## GIVEN REQUEST
Rewrite the lines starting with the one containing "Could you say" and continuing through the last line, replacing "cathedral" with "church" and leaving everything else the same.

··········

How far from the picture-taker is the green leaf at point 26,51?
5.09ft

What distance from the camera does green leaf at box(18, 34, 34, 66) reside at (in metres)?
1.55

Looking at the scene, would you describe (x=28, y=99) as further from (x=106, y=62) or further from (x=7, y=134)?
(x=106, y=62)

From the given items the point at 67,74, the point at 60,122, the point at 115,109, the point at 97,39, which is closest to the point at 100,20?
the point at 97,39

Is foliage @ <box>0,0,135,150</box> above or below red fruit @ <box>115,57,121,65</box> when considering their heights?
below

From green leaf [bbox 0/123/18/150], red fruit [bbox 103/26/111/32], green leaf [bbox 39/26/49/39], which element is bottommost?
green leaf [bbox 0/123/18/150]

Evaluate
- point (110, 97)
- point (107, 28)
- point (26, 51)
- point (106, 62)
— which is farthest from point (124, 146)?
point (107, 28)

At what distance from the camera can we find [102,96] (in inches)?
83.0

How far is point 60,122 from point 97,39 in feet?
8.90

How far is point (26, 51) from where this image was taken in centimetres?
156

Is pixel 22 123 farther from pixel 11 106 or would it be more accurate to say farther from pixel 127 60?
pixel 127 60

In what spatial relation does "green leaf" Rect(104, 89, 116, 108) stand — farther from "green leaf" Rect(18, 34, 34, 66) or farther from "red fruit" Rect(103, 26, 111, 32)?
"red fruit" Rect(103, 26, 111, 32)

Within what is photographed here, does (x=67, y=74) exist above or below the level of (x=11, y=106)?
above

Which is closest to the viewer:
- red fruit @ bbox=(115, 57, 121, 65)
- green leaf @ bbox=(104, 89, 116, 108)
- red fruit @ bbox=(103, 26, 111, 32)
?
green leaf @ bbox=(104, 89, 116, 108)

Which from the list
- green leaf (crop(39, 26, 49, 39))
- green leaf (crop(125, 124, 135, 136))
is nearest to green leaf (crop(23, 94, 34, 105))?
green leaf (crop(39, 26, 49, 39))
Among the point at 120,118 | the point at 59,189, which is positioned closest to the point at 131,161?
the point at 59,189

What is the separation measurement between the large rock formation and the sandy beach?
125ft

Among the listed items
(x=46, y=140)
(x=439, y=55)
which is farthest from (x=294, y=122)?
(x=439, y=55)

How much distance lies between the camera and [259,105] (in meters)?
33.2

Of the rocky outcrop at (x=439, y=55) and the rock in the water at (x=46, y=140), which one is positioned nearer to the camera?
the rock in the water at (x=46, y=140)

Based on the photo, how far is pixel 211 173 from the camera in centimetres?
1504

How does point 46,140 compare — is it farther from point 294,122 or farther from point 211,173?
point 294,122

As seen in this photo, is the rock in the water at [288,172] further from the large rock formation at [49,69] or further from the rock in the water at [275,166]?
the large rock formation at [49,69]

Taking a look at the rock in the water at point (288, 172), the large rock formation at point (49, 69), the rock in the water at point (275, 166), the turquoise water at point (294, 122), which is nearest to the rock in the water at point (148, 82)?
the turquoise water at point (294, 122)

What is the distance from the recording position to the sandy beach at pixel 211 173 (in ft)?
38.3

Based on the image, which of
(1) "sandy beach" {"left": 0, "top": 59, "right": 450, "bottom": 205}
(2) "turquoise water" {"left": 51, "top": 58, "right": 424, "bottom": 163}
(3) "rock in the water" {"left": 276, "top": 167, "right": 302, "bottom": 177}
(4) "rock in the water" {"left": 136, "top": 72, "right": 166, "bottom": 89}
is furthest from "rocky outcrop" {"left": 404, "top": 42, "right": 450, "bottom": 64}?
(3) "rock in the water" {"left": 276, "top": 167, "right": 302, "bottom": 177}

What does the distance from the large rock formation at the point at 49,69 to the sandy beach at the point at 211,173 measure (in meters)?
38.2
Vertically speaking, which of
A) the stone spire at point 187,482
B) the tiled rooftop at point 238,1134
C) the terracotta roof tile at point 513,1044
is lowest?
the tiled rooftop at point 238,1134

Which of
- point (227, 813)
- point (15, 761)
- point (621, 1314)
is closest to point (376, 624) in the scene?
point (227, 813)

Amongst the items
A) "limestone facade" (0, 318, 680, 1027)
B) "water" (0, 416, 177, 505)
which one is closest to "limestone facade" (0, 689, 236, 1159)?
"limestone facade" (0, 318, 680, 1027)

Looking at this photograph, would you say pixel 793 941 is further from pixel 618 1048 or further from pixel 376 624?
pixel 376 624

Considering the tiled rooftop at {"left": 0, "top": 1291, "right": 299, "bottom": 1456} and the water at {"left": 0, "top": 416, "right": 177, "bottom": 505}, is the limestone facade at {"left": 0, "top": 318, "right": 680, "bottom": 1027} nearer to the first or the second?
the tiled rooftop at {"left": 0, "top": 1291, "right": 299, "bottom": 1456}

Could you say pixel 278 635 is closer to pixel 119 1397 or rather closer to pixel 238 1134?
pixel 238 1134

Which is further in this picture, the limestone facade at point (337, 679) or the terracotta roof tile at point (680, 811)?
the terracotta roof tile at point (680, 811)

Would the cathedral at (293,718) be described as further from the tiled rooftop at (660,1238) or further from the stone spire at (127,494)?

··········

## RESULT BELOW
Could you say pixel 278 635 is closer to pixel 119 1397 or rather closer to pixel 238 1134?
pixel 238 1134

Which is further in this picture, the limestone facade at point (337, 679) or the terracotta roof tile at point (680, 811)?
the terracotta roof tile at point (680, 811)

Would the church at (293,718) be described as further from the tiled rooftop at (660,1238) or further from the stone spire at (127,494)?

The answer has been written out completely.